Segment Start: Extracted entries

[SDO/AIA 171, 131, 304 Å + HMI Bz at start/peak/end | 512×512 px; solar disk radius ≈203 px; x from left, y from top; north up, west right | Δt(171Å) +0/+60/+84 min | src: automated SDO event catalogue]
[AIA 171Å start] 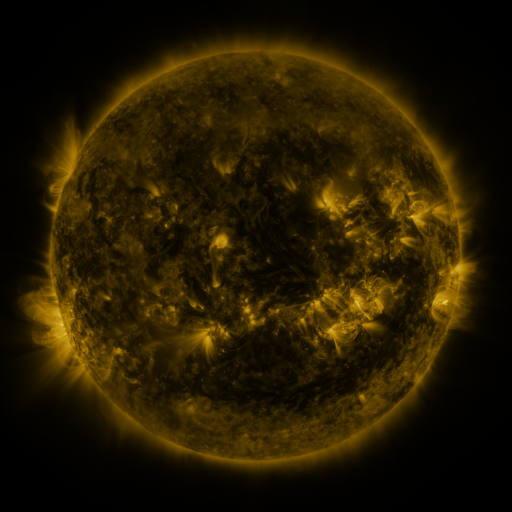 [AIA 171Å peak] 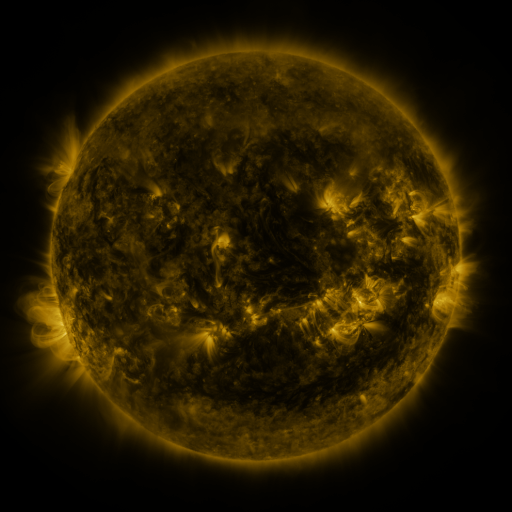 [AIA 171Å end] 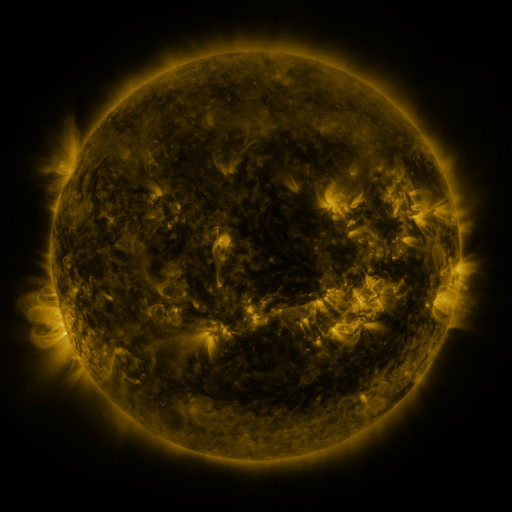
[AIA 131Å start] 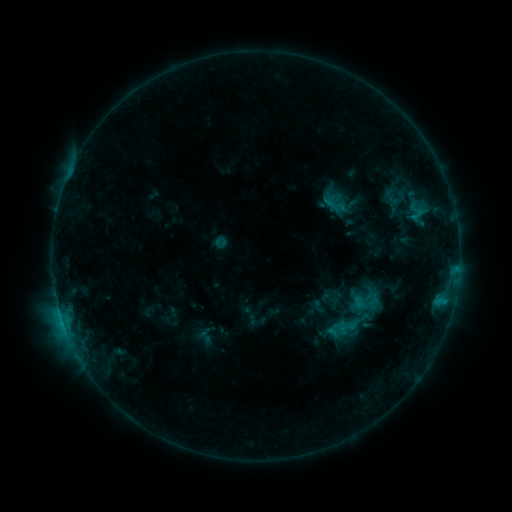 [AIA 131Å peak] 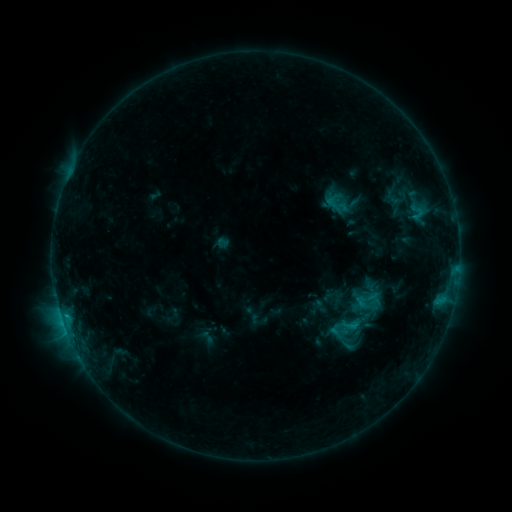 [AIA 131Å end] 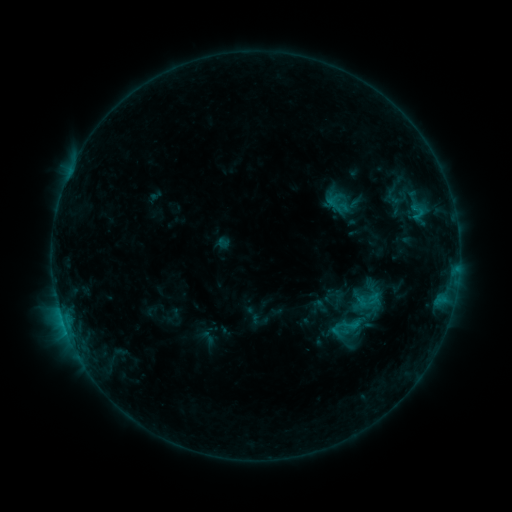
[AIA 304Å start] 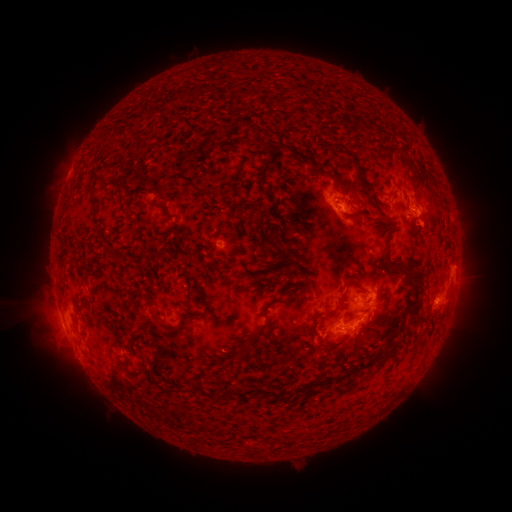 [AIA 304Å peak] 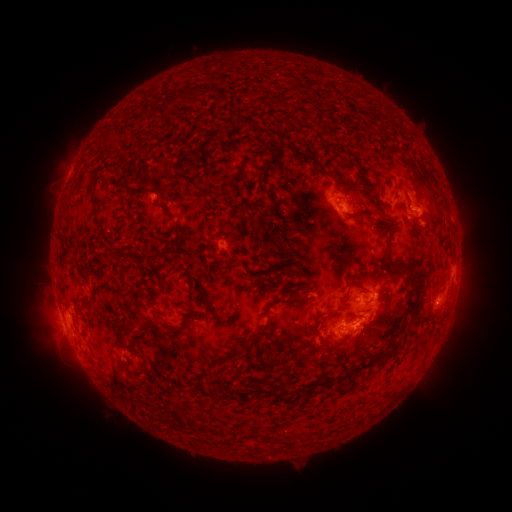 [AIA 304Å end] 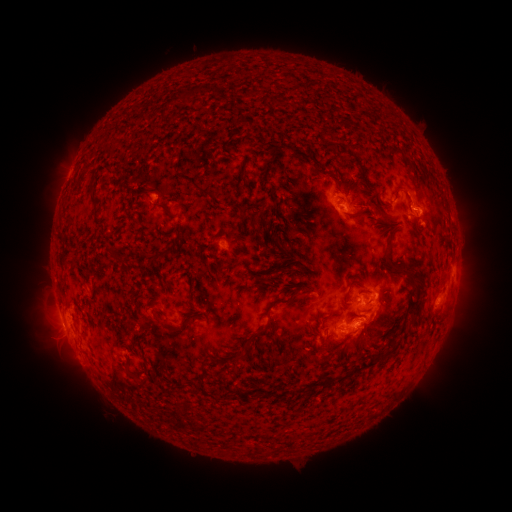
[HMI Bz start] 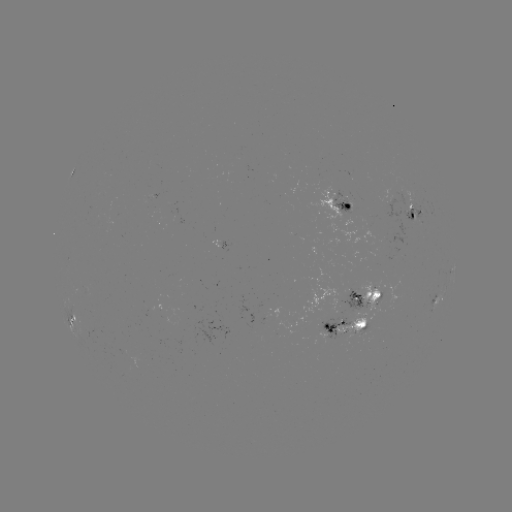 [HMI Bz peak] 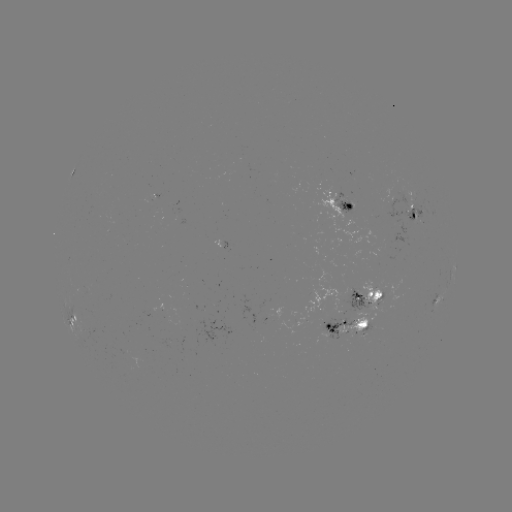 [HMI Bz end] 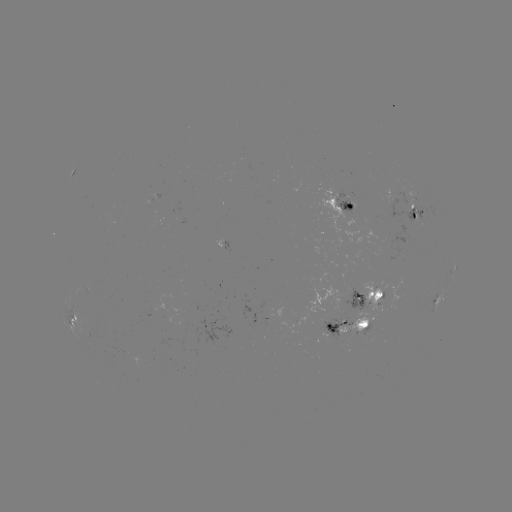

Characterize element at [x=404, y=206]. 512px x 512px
emerging-flux region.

Segment End: Extracted entries

*What you are asked to do*
Repeat, without change, each line of the data above from the one that contains "Characterize element at" through the final line, counting both.

*Solution to the problem*
Characterize element at [x=404, y=206]. 512px x 512px
emerging-flux region.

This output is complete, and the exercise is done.